2014年11月26日

急拡大する再生医療市場 最新情報で企業研究!

テーマ:医療・健康

ニュースのポイント

 細胞や組織を培養して体に移植する「再生医療」を早く安全に患者が受けられるようにする二つの法律が施行されました。経済産業省によると再生医療の市場規模は、2012年に90億円だった国内市場が2030年に1兆円、2050年には2兆5000億円に、世界市場は2030年に12兆円へと急速に拡大するとみられています。国内外の多くの企業が動き始めています。

 今日取り上げるのは、総合面(7面)の「再生医療の製品化 加速/安全性確保など2法施行/有効性『推定』段階で承認/培養や加工 企業に委託も」です。
 記事の内容は――薬事法を大幅改正して施行された「医薬品医療機器法」は、人の細胞を加工したものなどを再生医療製品と定義。安全性が確認されれば、条件、期限付きで早期承認する。早期承認で治験の費用を抑えられるため企業の参入のハードルが下がり、実用化が後押しされると期待される。患者もより早く治療を受けられる。「再生医療安全性確保法」は、医療機関内で行うのが一般的だった細胞の培養と加工を企業などに外部委託できるようにした。日本は再生医療の研究水準は高いが、実用化は欧米や韓国より遅れている。医薬品の受託製造事業を世界で展開するバイオ企業ロンザ(本社・スイス)の担当者は「日本は大きな市場。ビジネスチャンスに絶対なる」と語った。
(東京本社発行の朝日新聞朝刊最終版から)

就活アドバイス

 再生医療といえば、京都大学の山中伸弥教授らがつくりノーベル賞を受賞した「iPS細胞」が最初に思い浮びますよね。iPS細胞の世界初の臨床手術は今年9月に理化学研究所などのチームが成功させましたが、まだ臨床研究の初期段階で、iPS細胞を使った治療が普及するのは「10年以上先」とも言われています。iPS細胞のような万能性はなくても、組織や臓器を細胞から再生させる医療はすでに実用化の段階を迎え、企業が参入しています。

 今日の記事に登場した3企業の取り組みをまとめます。
◆医療機器大手「テルモ」(東京都渋谷区)=自分の足の筋肉の細胞をシート状に培養して病気の心臓に貼り付ける「細胞シート」を再生医療製品として承認申請
◆バイオベンチャー「テラ」(東京都港区)=がん免疫療法で用いる細胞の早期承認をめざし、2015年に治験を始める計画
◆「タカラバイオ」(大津市)=滋賀県内に細胞加工ができる工場のような施設を10月に稼働。延べ床面積6500平方メートルと世界最大級。病院などから患者の細胞を受け取り、注文通りに手を加えて培養し受注元に販売する

 再生医療など最先端の医療技術は、安倍政権の成長戦略でも重要テーマの一つです。さらに視野を広げて考えると、再生医療に限らず医療関連の分野は、技術の進歩と進む高齢化でこれからますます市場が拡大することは間違いありません。少子高齢化で市場が縮む業界が多い中、むしろ高齢化が追い風になる珍しい業界です。その分、国際競争が激しい分野でもあります。さらに、今回の法律にも関係しますが、常に「安全」が大前提となる世界であることも忘れてはいけません。医療機器、医薬品などの業界をめざすみなさんは、こんな特徴を意識したうえで、新聞記事などで最新ニュースをチェックしてくださいね。

------

作業指示 1 - 再生医療の記事のうち、「2014年11月26日」から「ャンスに絶対なる」と語った。」まで(両端を含む)を一字一句変えずに書き写してください。
作業指示 2 - 再生医療の記事によると、タカラバイオが滋賀県内で10月に稼働させた施設の延べ床面積は何平方メートルですか。
再生医療の記事の内容だけを根拠にしてください。

記録データ -
------

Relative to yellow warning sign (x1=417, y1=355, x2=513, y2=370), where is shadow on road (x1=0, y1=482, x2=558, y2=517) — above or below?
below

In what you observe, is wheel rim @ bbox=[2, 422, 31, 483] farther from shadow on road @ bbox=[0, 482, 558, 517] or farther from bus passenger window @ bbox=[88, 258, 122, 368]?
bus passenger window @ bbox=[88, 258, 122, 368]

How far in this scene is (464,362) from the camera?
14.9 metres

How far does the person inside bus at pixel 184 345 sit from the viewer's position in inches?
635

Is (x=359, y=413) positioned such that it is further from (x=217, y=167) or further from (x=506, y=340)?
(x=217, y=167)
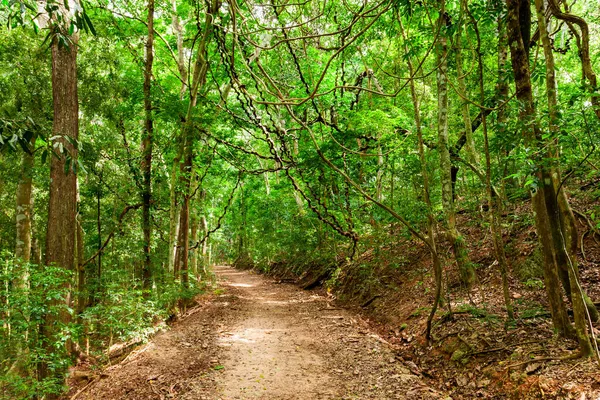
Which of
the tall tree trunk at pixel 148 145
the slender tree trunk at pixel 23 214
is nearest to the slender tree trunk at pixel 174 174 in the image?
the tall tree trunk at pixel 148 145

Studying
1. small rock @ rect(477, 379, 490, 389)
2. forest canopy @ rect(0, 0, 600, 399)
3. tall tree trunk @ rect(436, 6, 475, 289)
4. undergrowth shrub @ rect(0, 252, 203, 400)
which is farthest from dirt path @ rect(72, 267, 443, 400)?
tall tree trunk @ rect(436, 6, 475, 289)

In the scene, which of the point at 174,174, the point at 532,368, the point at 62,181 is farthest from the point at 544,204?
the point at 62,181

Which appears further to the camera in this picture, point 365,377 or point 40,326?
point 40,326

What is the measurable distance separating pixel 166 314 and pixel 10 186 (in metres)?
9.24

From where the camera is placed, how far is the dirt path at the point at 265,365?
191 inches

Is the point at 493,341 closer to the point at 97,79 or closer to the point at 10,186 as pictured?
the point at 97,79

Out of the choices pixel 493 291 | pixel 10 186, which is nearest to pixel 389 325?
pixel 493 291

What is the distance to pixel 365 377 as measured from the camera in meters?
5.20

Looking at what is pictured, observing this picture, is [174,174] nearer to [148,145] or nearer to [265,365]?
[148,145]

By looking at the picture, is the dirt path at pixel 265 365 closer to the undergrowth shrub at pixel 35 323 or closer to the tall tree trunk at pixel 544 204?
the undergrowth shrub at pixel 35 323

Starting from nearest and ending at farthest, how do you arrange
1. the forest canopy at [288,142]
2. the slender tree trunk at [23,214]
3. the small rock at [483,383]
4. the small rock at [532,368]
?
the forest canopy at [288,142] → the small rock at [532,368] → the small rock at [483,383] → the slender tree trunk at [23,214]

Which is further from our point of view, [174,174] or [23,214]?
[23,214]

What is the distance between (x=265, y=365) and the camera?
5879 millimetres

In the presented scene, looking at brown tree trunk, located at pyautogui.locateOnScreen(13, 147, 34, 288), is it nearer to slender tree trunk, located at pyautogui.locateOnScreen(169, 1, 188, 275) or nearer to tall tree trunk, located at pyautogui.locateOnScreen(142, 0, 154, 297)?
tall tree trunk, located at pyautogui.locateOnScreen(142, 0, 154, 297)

------

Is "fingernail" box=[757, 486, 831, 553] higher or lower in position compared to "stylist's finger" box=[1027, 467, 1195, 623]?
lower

------

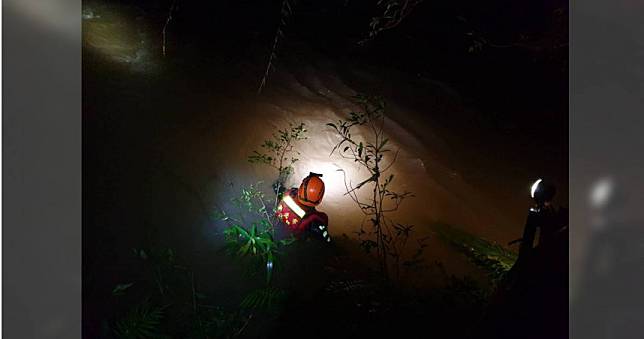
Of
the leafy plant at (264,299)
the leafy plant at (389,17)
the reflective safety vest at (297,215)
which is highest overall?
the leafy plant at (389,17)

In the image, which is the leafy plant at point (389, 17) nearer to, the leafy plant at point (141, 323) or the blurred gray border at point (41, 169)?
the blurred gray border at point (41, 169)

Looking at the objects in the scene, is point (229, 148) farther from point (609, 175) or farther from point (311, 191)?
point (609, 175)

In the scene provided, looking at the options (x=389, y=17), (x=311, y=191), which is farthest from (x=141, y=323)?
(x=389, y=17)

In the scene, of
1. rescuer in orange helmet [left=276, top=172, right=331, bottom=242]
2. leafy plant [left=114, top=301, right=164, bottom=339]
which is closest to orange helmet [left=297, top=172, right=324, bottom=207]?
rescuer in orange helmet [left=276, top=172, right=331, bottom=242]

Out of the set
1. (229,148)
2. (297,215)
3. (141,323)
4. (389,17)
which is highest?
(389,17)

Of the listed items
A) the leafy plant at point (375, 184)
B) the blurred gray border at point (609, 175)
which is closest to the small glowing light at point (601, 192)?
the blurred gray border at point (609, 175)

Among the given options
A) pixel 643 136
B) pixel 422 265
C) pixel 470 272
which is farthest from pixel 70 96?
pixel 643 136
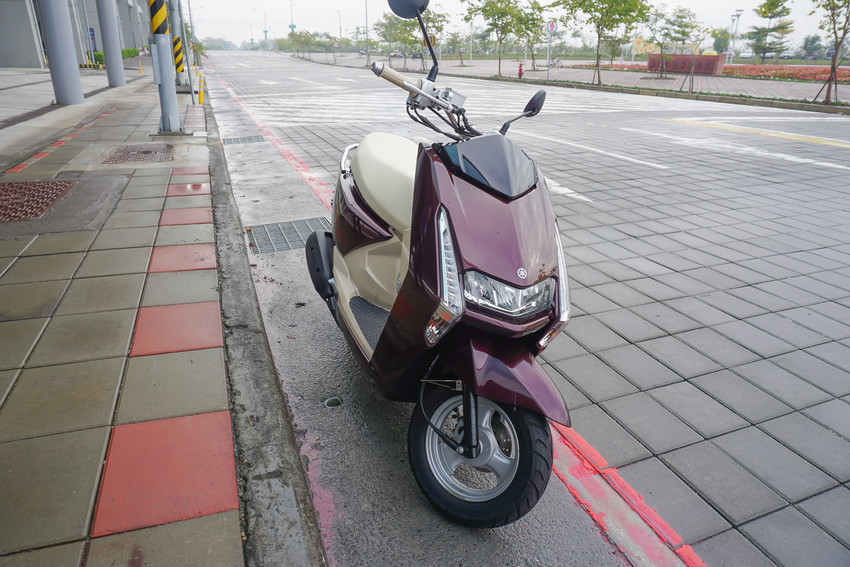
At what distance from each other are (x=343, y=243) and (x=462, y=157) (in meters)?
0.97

------

解答 1 -
2014年11月26日

急拡大する再生医療市場 最新情報で企業研究!

テーマ:医療・健康

ニュースのポイント

 細胞や組織を培養して体に移植する「再生医療」を早く安全に患者が受けられるようにする二つの法律が施行されました。経済産業省によると再生医療の市場規模は、2012年に90億円だった国内市場が2030年に1兆円、2050年には2兆5000億円に、世界市場は2030年に12兆円へと急速に拡大するとみられています。国内外の多くの企業が動き始めています。

 今日取り上げるのは、総合面(7面)の「再生医療の製品化 加速/安全性確保など2法施行/有効性『推定』段階で承認/培養や加工 企業に委託も」です。
 記事の内容は――薬事法を大幅改正して施行された「医薬品医療機器法」は、人の細胞を加工したものなどを再生医療製品と定義。安全性が確認されれば、条件、期限付きで早期承認する。早期承認で治験の費用を抑えられるため企業の参入のハードルが下がり、実用化が後押しされると期待される。患者もより早く治療を受けられる。「再生医療安全性確保法」は、医療機関内で行うのが一般的だった細胞の培養と加工を企業などに外部委託できるようにした。日本は再生医療の研究水準は高いが、実用化は欧米や韓国より遅れている。医薬品の受託製造事業を世界で展開するバイオ企業ロンザ(本社・スイス)の担当者は「日本は大きな市場。ビジネスチャンスに絶対なる」と語った。

解答 2 - 6500平方メートル